── Records
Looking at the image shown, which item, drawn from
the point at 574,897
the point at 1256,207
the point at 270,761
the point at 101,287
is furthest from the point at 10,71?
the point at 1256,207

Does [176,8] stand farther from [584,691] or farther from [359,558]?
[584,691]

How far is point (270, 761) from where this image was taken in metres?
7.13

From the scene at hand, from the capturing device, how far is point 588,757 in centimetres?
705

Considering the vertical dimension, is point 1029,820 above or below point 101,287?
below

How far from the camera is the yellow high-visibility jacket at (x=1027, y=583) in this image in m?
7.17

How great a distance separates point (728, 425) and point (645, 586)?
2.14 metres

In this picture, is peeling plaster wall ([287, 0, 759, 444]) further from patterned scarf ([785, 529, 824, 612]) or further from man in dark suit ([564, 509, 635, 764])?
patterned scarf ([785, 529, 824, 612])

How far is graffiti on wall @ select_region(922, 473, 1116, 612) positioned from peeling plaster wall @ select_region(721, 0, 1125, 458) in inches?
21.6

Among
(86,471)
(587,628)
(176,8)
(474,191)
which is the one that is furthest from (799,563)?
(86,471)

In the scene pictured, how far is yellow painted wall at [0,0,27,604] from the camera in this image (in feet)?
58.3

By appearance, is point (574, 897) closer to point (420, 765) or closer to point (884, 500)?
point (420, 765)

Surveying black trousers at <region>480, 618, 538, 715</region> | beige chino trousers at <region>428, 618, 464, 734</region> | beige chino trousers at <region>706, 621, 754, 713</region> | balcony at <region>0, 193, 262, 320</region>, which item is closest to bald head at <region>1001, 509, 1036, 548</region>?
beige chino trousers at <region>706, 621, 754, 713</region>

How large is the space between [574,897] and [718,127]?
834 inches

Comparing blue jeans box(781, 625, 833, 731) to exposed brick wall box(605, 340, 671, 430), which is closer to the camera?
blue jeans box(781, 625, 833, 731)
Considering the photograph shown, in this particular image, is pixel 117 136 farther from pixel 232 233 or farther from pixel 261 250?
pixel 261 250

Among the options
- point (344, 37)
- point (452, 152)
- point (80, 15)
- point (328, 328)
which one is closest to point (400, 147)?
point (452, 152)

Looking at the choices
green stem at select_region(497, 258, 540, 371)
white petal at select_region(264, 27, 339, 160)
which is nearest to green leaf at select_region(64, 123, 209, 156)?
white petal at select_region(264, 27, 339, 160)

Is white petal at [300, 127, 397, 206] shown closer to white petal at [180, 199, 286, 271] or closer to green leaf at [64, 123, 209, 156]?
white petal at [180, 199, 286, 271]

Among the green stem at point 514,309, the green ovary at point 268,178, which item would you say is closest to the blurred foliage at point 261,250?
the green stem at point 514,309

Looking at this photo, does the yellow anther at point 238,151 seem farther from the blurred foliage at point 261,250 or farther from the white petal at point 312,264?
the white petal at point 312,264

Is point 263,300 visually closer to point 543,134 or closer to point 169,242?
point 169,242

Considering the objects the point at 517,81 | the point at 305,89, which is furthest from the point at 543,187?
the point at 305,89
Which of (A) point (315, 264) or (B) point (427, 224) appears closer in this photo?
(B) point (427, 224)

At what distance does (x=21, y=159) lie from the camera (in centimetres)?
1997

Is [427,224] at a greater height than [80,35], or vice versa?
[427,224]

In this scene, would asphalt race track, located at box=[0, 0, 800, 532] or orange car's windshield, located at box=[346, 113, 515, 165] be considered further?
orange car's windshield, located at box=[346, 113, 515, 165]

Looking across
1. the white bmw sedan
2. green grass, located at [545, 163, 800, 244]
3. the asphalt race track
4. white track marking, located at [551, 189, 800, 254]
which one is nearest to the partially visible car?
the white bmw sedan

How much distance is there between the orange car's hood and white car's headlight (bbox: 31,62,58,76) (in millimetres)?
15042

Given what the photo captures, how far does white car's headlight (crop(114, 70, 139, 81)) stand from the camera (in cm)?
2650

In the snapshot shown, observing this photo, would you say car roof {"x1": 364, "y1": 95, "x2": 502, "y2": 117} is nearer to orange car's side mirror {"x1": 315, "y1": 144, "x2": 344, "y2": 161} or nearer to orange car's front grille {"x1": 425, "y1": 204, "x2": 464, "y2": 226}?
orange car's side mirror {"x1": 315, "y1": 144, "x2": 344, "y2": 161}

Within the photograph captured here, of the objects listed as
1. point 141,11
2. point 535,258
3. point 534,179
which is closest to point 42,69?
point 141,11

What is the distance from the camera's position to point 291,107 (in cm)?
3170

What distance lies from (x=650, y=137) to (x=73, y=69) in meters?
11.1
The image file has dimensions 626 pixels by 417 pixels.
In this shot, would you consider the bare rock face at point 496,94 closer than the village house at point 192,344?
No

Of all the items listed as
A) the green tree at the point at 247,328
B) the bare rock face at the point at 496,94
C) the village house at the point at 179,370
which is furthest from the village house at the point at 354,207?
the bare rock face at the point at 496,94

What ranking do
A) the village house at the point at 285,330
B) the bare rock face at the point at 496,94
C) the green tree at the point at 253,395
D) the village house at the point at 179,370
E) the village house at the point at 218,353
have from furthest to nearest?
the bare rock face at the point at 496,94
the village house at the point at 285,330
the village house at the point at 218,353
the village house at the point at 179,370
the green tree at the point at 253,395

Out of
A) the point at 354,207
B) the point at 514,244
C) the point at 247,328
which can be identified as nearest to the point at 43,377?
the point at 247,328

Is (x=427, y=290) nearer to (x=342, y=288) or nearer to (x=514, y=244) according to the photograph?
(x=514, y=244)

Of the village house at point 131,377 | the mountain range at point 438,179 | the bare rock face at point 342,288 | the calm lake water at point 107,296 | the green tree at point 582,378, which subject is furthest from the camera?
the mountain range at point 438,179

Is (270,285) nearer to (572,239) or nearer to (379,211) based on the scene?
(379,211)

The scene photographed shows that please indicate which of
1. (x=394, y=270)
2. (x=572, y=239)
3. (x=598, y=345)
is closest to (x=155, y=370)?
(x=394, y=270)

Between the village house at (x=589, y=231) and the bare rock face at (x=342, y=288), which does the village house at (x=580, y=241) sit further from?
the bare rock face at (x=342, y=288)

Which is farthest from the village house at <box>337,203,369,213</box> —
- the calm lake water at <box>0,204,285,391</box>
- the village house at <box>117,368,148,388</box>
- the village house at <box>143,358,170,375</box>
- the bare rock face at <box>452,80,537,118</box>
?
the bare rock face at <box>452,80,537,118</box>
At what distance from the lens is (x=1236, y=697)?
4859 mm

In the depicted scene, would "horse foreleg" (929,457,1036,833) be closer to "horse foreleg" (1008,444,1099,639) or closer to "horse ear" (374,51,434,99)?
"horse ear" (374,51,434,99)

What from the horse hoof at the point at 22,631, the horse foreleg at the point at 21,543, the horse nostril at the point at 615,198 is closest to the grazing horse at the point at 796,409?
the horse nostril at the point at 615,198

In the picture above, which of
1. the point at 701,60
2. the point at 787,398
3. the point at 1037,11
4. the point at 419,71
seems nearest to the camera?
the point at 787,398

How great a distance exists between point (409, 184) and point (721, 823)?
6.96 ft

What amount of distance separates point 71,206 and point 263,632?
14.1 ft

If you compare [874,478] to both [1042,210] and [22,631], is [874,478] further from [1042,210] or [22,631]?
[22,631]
────
__Written request__
Output all of the data above without any alteration.

__Solution below__
Looking at the image shown, which item, drawn from
the point at 574,897
the point at 1256,207
the point at 270,761
the point at 101,287
is furthest from the point at 10,71?
the point at 1256,207

Does [176,8] stand farther from [584,691] or farther from [359,558]?
[584,691]

How far is point (270, 761) from where this image was taken in metres?
7.13

From the scene at hand, from the capturing device, how far is point 588,757 in centimetres?
705

Considering the vertical dimension, is point 1029,820 above or below point 101,287?
below

How far from the camera is the yellow high-visibility jacket at (x=1027, y=583) in this image in m?
7.17

How great a distance separates point (728, 425) and point (645, 586)?
2.14 metres

In this picture, is peeling plaster wall ([287, 0, 759, 444]) further from patterned scarf ([785, 529, 824, 612]) or further from man in dark suit ([564, 509, 635, 764])?
patterned scarf ([785, 529, 824, 612])

How far is graffiti on wall @ select_region(922, 473, 1116, 612) positioned from peeling plaster wall @ select_region(721, 0, 1125, 458) in inches?
21.6

Among
(86,471)
(587,628)
(176,8)
(474,191)
which is the one that is furthest from (799,563)?
(86,471)

In the scene pictured, how far is yellow painted wall at [0,0,27,604] from the camera in this image (in feet)?
58.3

By appearance, is point (574, 897) closer to point (420, 765) or closer to point (884, 500)?
point (420, 765)

Surveying black trousers at <region>480, 618, 538, 715</region> | beige chino trousers at <region>428, 618, 464, 734</region> | beige chino trousers at <region>706, 621, 754, 713</region> | balcony at <region>0, 193, 262, 320</region>, which item is closest to bald head at <region>1001, 509, 1036, 548</region>?
beige chino trousers at <region>706, 621, 754, 713</region>

How large is the space between [574,897] and [718,127]?
834 inches

Comparing blue jeans box(781, 625, 833, 731) to exposed brick wall box(605, 340, 671, 430), which is closer to the camera?
blue jeans box(781, 625, 833, 731)
Considering the photograph shown, in this particular image, is pixel 117 136 farther from pixel 232 233 or farther from pixel 261 250?
pixel 261 250

Among the options
- point (344, 37)
- point (452, 152)
- point (80, 15)
- point (328, 328)
which one is closest to point (400, 147)?
point (452, 152)

Looking at the choices
green stem at select_region(497, 258, 540, 371)
white petal at select_region(264, 27, 339, 160)
which is nearest to green leaf at select_region(64, 123, 209, 156)?
white petal at select_region(264, 27, 339, 160)

Is white petal at [300, 127, 397, 206] shown closer to white petal at [180, 199, 286, 271] or closer to green leaf at [64, 123, 209, 156]?
white petal at [180, 199, 286, 271]

Among the green stem at point 514,309, the green ovary at point 268,178, which item would you say is closest to the blurred foliage at point 261,250?
the green stem at point 514,309

Looking at this photo, does the yellow anther at point 238,151 seem farther from the blurred foliage at point 261,250 or farther from the white petal at point 312,264?
the white petal at point 312,264

Is point 263,300 visually closer to point 543,134 or closer to point 169,242?
point 169,242

Considering the objects the point at 517,81 | the point at 305,89, which is furthest from the point at 543,187?
the point at 305,89
Which of (A) point (315, 264) or (B) point (427, 224) appears closer in this photo?
(B) point (427, 224)

At what distance does (x=21, y=159) lie from the camera (in centimetres)?
1997

Is [427,224] at a greater height than [80,35], or vice versa?
[427,224]

In this scene, would asphalt race track, located at box=[0, 0, 800, 532] or orange car's windshield, located at box=[346, 113, 515, 165] be considered further?
orange car's windshield, located at box=[346, 113, 515, 165]

Looking across
1. the white bmw sedan
2. green grass, located at [545, 163, 800, 244]
3. the asphalt race track
4. white track marking, located at [551, 189, 800, 254]
which one is nearest to the partially visible car?
the white bmw sedan

How much distance is there between the orange car's hood and white car's headlight (bbox: 31,62,58,76) (in millimetres)?
15042

Given what the photo captures, how far does white car's headlight (crop(114, 70, 139, 81)) stand from the camera (in cm)?
2650

In the snapshot shown, observing this photo, would you say car roof {"x1": 364, "y1": 95, "x2": 502, "y2": 117} is nearer to orange car's side mirror {"x1": 315, "y1": 144, "x2": 344, "y2": 161} or nearer to orange car's front grille {"x1": 425, "y1": 204, "x2": 464, "y2": 226}?
orange car's side mirror {"x1": 315, "y1": 144, "x2": 344, "y2": 161}

Within the photograph captured here, of the objects listed as
1. point 141,11
2. point 535,258
3. point 534,179
which is closest to point 42,69?
point 141,11

What is the distance from the camera's position to point 291,107 (in cm)?
3170

What distance lies from (x=650, y=137) to (x=73, y=69) in meters?
11.1
The image file has dimensions 626 pixels by 417 pixels.
In this shot, would you consider the bare rock face at point 496,94 closer than the village house at point 192,344?
No

Of all the items listed as
A) the green tree at the point at 247,328
B) the bare rock face at the point at 496,94
C) the village house at the point at 179,370
which is furthest from the village house at the point at 354,207?
the bare rock face at the point at 496,94

What ranking do
A) the village house at the point at 285,330
B) the bare rock face at the point at 496,94
C) the green tree at the point at 253,395
D) the village house at the point at 179,370
E) the village house at the point at 218,353
have from furthest to nearest?
the bare rock face at the point at 496,94
the village house at the point at 285,330
the village house at the point at 218,353
the village house at the point at 179,370
the green tree at the point at 253,395

Out of
A) the point at 354,207
B) the point at 514,244
C) the point at 247,328
which can be identified as nearest to the point at 43,377?
the point at 247,328

Is (x=427, y=290) nearer to (x=342, y=288) or nearer to (x=514, y=244) according to the photograph?
(x=514, y=244)

Of the village house at point 131,377 | the mountain range at point 438,179 | the bare rock face at point 342,288 | the calm lake water at point 107,296 | the green tree at point 582,378, which subject is furthest from the camera?
the mountain range at point 438,179

Is (270,285) nearer to (572,239) or nearer to (379,211) based on the scene?
(379,211)

The scene photographed shows that please indicate which of
1. (x=394, y=270)
2. (x=572, y=239)
3. (x=598, y=345)
is closest to (x=155, y=370)?
(x=394, y=270)

Between the village house at (x=589, y=231) and the bare rock face at (x=342, y=288), which does the village house at (x=580, y=241) sit further from?
the bare rock face at (x=342, y=288)

Which is farthest from the village house at <box>337,203,369,213</box> —
- the calm lake water at <box>0,204,285,391</box>
- the village house at <box>117,368,148,388</box>
- the village house at <box>143,358,170,375</box>
- the bare rock face at <box>452,80,537,118</box>
?
the bare rock face at <box>452,80,537,118</box>
At what distance from the lens is (x=1236, y=697)?
4859 mm

In the depicted scene, would "horse foreleg" (929,457,1036,833) be closer to "horse foreleg" (1008,444,1099,639) or closer to "horse ear" (374,51,434,99)?
"horse ear" (374,51,434,99)

What from the horse hoof at the point at 22,631, the horse foreleg at the point at 21,543, the horse nostril at the point at 615,198 is closest to the grazing horse at the point at 796,409?
the horse nostril at the point at 615,198

In the picture above, which of
1. the point at 701,60
2. the point at 787,398
3. the point at 1037,11
4. the point at 419,71
seems nearest to the camera?
the point at 787,398

How great a distance exists between point (409, 184) and point (721, 823)?
6.96 ft

What amount of distance separates point 71,206 and point 263,632?
14.1 ft

If you compare [874,478] to both [1042,210] and [22,631], is [874,478] further from [1042,210] or [22,631]?
[22,631]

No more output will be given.